__What you need to do__.
Count lines, not occurrences: report how many lines in the records hold the string "images", and nothing else.

__Supplied records__.
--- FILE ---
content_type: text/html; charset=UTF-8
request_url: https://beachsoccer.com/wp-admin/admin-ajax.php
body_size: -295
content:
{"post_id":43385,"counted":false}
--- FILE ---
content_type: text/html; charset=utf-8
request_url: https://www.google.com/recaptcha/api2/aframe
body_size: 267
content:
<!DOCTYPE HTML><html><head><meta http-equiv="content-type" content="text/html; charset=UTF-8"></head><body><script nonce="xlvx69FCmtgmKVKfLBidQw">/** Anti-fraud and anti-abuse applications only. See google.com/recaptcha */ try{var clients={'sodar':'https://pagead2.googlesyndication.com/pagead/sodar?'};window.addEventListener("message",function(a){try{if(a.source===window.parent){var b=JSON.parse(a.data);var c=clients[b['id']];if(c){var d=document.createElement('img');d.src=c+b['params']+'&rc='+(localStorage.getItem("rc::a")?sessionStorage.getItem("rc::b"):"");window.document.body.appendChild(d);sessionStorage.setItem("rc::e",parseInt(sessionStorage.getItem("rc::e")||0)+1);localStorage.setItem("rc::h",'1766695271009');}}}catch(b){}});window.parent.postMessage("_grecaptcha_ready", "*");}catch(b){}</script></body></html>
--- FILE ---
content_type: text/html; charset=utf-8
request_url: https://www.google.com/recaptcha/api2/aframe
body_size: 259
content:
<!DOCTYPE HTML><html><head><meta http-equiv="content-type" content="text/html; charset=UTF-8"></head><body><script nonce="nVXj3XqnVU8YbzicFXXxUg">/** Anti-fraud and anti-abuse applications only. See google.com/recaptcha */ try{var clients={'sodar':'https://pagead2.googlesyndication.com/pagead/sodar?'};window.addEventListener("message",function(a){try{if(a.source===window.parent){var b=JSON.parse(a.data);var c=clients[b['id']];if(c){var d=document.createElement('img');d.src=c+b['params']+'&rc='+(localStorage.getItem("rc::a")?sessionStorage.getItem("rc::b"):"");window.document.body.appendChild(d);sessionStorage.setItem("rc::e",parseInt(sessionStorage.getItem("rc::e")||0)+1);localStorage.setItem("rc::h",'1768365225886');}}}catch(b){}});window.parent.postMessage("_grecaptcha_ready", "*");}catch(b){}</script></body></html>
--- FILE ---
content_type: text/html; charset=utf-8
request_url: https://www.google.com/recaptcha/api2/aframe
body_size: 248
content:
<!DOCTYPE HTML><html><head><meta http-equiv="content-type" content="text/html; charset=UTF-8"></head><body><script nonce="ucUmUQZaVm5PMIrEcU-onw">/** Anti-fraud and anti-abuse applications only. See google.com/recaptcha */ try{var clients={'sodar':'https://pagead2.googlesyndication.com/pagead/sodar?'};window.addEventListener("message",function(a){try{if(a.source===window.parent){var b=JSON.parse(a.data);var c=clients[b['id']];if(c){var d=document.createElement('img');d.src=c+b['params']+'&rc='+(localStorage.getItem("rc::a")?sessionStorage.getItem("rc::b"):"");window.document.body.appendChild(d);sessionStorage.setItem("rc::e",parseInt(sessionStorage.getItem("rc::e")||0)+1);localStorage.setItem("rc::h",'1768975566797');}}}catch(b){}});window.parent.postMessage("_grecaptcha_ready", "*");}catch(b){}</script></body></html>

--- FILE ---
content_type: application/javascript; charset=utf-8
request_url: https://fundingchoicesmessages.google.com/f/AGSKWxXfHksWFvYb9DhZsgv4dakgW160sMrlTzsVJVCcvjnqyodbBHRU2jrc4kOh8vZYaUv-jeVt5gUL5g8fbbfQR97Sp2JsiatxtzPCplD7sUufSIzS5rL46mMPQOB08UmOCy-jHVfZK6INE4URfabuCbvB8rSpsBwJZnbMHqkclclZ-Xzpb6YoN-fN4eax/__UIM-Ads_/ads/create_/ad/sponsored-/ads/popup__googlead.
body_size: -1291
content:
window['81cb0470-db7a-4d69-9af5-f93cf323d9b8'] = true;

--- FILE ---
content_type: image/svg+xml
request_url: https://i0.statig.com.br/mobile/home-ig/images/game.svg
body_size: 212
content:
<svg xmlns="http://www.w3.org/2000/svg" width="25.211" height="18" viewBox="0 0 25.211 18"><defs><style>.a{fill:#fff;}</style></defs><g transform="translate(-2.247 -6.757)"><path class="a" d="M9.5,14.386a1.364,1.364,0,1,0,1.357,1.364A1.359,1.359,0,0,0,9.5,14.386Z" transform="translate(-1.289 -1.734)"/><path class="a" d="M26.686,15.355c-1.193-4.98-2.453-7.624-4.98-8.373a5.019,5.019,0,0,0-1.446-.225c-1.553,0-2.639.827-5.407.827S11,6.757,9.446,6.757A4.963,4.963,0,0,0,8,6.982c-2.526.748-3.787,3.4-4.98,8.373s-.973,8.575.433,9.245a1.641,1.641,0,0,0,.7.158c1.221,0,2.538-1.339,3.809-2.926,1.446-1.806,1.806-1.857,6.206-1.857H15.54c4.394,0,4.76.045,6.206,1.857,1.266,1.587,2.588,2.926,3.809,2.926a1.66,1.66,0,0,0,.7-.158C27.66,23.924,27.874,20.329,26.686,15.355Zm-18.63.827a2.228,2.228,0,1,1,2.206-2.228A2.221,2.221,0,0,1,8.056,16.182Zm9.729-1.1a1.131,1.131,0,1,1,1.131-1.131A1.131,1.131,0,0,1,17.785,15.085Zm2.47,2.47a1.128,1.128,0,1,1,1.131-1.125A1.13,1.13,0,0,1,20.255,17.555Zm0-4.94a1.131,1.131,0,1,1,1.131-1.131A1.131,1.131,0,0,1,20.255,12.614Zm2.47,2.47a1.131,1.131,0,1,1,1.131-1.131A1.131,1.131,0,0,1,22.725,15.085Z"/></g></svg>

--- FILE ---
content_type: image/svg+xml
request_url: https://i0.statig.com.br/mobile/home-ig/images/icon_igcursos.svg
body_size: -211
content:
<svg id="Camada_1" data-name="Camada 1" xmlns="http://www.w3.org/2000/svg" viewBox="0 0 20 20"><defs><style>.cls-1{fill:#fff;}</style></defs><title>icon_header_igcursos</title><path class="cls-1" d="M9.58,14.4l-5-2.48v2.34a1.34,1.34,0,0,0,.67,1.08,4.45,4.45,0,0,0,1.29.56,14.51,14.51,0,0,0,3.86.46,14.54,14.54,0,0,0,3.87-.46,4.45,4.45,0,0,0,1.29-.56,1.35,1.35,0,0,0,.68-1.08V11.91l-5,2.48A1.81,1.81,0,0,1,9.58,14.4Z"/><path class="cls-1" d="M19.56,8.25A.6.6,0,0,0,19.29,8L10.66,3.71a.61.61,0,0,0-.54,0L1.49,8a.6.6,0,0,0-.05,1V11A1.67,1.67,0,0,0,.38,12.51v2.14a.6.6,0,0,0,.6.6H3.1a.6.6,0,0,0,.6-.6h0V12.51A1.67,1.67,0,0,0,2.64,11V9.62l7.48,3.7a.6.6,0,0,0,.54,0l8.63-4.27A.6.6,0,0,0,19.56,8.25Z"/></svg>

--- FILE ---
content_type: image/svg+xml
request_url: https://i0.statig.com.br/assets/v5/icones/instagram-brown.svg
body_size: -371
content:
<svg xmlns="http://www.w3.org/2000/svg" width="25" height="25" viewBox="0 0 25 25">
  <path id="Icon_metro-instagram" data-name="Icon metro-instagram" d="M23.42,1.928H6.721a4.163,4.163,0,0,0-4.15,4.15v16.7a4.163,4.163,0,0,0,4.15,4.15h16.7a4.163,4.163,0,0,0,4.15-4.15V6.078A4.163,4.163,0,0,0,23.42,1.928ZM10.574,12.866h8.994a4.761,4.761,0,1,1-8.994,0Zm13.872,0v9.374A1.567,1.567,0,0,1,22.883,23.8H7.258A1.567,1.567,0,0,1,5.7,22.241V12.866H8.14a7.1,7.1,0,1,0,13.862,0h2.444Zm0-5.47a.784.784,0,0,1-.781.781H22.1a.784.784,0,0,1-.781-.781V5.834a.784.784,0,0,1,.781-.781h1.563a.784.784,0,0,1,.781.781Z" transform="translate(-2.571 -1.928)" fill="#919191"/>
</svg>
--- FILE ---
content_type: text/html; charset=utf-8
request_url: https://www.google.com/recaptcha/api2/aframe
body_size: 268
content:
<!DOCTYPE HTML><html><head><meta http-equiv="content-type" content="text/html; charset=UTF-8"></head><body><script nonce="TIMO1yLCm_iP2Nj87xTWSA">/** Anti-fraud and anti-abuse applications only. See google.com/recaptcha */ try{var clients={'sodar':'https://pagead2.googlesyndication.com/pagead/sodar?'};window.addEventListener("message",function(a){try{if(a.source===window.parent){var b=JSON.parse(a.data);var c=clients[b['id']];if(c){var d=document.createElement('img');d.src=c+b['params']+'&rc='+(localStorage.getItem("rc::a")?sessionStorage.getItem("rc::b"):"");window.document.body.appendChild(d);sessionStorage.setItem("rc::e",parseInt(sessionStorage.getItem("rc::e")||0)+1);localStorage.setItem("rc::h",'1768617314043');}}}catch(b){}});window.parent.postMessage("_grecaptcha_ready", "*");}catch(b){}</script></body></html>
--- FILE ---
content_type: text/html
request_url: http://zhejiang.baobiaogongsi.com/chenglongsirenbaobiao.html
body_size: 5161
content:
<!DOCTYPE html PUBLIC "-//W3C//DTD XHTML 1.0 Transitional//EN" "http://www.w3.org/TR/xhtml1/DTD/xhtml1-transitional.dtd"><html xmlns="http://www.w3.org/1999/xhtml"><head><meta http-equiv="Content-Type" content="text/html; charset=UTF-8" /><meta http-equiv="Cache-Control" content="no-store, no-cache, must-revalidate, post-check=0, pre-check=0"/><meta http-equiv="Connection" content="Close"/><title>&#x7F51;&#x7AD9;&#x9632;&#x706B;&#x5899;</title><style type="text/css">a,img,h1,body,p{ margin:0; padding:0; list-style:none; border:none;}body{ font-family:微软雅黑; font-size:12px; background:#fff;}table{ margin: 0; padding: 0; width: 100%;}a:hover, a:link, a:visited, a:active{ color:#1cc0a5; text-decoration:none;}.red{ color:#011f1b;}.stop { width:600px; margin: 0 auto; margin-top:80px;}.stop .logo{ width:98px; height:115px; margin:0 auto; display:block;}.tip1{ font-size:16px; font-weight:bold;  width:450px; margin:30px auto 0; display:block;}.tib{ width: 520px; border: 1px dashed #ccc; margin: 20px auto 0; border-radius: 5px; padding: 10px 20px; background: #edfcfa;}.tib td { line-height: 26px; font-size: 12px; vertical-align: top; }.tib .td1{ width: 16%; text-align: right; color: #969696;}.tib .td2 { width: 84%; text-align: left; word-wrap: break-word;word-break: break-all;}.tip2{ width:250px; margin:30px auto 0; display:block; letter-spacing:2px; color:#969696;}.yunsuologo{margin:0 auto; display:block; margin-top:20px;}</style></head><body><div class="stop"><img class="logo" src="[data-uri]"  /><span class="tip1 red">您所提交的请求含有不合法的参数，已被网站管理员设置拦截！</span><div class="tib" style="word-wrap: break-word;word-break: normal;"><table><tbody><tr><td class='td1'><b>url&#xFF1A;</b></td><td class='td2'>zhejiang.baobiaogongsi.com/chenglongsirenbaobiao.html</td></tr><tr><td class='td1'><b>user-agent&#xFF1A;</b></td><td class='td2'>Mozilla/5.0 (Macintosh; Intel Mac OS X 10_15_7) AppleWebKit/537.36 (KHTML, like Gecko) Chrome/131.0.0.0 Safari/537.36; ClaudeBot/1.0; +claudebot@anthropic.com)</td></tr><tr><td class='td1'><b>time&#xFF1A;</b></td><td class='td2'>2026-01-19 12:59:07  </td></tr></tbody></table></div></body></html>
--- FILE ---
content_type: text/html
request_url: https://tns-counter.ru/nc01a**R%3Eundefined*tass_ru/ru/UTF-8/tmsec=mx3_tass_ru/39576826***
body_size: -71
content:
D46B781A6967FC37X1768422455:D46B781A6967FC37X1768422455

__Written response__.
2